◆ Available data
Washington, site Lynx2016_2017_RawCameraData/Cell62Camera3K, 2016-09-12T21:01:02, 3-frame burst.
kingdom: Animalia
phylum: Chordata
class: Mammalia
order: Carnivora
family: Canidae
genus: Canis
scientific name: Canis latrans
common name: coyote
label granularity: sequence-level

◆ Exercise goal
Without skipping a line, retype the full listing.

◆ Exercise answer
Washington, site Lynx2016_2017_RawCameraData/Cell62Camera3K, 2016-09-12T21:01:02, 3-frame burst.
kingdom: Animalia
phylum: Chordata
class: Mammalia
order: Carnivora
family: Canidae
genus: Canis
scientific name: Canis latrans
common name: coyote
label granularity: sequence-level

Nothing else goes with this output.